> **Questions to answer**:
1. According to the Ulysses Club history, what prompted the club's formation in December 1983? Answer in one to three sentences.
2. Repeat the passage of the Ulysses Club text between "1. To provide" and "have remained unchanged.", inclusive, word for word.

The Ulysses Club is a club for motorcyclists over age 40 in Australia. A sibling organisation of the same name exists in New Zealand.

==History==
The Ulysses Club was formed for motorcyclists aged 40 years and older at the instigation of Stephen Dearnley in Sydney, Australia in December 1983 in reply to a letter in the now defunct Bike Australia magazine, the editor being Peter "The Bear" Thoeming. The name Ulysses Club was the idea of Rob Hall, while the club's motto of "Grow Old Disgracefully" was devised by his then-girlfriend Pat Lynch. Peter "The Bear" Thoeming sketched the "old man" logo that is still used by the club in its original hand-sketched form. The inaugural meeting of the club was held in Sydney on 6 December 1983 when the five people present approved a draft constitution and the Ulysses Club was duly formed. From this meeting a draft constitution was adopted, and the three basic principles or purposes of the club were formulated. These principles are:

1. To provide ways in which older motorcyclists can get together for companionship and mutual support;
2. To show by example that motor cycling can be an enjoyable and practical activity for riders of all ages;
3. To draw the attention of public and private institutions to the needs and views of older riders.

These original purposes are entrenched in the club's constitutions and have remained unchanged.

> **Dataset entries**:
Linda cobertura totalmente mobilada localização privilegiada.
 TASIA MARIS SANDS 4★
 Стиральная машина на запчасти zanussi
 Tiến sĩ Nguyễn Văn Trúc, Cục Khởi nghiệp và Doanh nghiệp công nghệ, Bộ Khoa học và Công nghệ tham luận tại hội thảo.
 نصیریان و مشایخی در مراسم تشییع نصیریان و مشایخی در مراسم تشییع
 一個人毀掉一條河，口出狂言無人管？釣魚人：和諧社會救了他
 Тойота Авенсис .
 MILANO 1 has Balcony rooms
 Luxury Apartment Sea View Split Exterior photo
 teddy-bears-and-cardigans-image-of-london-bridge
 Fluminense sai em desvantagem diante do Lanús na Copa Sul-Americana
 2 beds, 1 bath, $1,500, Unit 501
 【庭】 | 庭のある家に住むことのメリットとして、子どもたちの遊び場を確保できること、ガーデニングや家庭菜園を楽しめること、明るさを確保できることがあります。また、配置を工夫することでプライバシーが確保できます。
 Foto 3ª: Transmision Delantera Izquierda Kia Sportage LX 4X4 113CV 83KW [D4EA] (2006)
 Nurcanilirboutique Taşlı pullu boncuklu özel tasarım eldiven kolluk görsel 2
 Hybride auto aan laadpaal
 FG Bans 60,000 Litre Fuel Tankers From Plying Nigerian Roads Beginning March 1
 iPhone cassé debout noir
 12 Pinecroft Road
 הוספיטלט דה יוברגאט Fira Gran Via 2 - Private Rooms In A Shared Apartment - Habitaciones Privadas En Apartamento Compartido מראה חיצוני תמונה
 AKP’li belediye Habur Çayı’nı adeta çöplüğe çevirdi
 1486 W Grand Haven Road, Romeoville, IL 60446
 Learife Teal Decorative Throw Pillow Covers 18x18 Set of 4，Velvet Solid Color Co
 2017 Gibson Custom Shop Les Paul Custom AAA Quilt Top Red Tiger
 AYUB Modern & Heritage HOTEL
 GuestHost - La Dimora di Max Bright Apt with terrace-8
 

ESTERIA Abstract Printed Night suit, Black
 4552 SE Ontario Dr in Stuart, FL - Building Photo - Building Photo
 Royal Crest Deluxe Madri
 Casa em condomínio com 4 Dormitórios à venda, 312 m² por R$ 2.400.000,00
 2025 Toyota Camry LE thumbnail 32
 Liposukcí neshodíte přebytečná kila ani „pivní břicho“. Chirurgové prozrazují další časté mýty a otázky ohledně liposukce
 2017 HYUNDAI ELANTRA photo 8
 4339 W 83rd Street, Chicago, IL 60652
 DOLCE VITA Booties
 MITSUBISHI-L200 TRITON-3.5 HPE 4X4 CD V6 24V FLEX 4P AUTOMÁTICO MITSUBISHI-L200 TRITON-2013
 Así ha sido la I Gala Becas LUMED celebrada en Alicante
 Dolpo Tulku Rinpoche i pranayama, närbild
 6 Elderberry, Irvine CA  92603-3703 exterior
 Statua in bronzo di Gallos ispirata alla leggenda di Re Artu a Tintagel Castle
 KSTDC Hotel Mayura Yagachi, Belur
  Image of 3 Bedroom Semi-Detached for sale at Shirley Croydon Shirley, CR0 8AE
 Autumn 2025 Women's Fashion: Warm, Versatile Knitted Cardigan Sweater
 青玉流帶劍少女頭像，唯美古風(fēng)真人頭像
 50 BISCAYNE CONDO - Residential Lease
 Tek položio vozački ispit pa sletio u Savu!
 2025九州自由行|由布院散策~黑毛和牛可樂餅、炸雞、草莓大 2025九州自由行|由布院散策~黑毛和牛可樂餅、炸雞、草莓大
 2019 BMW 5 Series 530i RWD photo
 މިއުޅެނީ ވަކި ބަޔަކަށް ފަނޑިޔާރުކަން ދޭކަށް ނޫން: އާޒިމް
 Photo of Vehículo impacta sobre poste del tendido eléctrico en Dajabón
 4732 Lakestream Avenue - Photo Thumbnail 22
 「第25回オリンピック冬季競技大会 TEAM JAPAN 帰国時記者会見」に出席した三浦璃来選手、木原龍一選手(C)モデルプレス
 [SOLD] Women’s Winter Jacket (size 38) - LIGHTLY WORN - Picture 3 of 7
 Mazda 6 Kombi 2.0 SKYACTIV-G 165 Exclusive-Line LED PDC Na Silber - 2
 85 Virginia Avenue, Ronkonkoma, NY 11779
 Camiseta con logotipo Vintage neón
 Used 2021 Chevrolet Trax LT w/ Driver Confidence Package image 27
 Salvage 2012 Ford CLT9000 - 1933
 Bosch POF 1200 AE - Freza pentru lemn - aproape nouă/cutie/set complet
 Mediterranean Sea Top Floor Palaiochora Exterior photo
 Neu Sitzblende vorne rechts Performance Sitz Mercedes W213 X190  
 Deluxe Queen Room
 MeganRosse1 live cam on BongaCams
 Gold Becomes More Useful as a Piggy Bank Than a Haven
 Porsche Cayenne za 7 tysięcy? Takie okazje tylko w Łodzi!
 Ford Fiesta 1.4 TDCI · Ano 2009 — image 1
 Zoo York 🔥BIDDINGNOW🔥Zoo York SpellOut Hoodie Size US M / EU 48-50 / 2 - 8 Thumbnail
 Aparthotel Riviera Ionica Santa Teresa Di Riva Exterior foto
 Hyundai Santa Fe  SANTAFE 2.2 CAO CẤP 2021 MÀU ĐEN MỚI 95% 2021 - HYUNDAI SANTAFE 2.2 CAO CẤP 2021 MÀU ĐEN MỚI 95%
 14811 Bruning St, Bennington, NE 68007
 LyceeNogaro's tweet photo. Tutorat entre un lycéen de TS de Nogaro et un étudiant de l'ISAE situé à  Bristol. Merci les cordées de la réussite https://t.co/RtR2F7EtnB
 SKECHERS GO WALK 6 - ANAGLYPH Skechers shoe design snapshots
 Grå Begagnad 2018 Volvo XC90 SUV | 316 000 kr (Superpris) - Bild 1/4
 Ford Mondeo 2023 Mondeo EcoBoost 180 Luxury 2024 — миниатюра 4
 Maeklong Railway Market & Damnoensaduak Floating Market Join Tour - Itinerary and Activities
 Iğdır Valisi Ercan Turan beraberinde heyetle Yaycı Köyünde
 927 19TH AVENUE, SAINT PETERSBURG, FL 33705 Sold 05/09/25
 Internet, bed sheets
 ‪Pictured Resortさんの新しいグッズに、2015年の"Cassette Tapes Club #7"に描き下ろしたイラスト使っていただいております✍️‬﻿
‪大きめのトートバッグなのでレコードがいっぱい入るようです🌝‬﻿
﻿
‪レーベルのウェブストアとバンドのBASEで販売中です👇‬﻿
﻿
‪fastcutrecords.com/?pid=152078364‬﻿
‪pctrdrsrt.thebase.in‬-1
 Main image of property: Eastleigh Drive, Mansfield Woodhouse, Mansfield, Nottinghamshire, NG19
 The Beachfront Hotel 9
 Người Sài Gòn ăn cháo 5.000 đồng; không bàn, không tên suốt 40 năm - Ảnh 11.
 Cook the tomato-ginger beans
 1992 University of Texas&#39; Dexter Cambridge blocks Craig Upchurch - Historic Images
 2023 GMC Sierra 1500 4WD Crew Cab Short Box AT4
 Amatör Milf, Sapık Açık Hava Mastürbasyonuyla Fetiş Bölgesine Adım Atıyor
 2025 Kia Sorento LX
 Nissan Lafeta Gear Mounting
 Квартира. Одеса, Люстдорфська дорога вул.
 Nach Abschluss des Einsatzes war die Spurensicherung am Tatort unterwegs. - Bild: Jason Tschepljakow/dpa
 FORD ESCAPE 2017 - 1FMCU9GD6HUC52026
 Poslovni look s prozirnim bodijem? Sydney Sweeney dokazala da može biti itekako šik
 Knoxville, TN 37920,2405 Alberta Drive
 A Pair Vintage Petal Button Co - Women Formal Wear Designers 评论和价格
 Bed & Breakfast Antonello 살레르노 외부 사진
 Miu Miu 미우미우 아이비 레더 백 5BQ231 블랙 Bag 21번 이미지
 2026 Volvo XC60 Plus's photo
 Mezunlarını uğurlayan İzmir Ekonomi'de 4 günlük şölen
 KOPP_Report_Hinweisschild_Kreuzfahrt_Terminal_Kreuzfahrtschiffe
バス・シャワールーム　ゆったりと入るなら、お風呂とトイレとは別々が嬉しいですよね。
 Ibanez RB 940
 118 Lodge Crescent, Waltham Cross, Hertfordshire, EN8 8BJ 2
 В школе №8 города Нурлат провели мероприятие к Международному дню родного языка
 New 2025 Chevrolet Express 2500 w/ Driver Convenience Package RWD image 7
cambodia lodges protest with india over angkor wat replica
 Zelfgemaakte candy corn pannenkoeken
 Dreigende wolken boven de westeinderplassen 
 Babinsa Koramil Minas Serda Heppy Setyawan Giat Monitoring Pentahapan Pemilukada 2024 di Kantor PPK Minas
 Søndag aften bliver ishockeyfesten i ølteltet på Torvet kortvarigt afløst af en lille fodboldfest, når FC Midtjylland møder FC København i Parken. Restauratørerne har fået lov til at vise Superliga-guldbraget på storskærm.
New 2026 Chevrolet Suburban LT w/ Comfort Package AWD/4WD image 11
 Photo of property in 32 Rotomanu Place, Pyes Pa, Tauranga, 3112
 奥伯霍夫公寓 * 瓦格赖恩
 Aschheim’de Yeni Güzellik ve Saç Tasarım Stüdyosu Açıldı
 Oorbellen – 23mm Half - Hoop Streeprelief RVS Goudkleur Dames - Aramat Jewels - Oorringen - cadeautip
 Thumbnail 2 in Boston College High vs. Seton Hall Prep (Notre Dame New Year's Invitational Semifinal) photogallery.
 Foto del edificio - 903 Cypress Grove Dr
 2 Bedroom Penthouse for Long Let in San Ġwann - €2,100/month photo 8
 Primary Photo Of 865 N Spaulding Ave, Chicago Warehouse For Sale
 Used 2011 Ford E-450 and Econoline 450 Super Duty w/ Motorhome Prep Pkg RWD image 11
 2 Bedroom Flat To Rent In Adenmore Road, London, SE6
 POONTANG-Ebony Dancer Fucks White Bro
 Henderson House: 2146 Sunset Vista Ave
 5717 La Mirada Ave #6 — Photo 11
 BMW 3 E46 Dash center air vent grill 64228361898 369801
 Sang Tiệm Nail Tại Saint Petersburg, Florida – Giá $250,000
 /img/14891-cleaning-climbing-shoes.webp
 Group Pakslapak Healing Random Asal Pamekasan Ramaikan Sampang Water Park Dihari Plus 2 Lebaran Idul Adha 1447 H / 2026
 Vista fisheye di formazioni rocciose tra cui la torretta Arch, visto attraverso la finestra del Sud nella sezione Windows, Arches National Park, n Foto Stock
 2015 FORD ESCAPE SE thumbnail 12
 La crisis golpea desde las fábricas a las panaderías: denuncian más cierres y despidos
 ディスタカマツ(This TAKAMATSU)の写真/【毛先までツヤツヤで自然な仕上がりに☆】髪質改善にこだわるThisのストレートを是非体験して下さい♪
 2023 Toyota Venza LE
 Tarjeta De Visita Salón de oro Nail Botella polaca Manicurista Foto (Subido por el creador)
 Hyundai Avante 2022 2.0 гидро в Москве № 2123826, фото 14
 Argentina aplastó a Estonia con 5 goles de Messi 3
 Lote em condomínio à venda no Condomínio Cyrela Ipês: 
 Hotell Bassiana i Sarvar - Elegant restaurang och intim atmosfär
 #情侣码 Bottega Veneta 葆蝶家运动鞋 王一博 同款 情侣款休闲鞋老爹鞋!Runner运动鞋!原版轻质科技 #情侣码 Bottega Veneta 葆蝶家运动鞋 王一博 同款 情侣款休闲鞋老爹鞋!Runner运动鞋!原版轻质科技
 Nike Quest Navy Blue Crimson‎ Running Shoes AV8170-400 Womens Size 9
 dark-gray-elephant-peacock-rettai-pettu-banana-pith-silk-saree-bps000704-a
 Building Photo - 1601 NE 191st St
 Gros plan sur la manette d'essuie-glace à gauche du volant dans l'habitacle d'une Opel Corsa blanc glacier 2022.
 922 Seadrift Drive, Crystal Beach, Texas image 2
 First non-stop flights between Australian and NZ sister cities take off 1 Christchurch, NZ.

> **Answers by item**:
1. Stephen Dearnley instigated the club's formation in Sydney. He did so in reply to a letter in Bike Australia magazine, which Peter "The Bear" Thoeming edited at the time.

2.
1. To provide ways in which older motorcyclists can get together for companionship and mutual support;
2. To show by example that motor cycling can be an enjoyable and practical activity for riders of all ages;
3. To draw the attention of public and private institutions to the needs and views of older riders.

These original purposes are entrenched in the club's constitutions and have remained unchanged.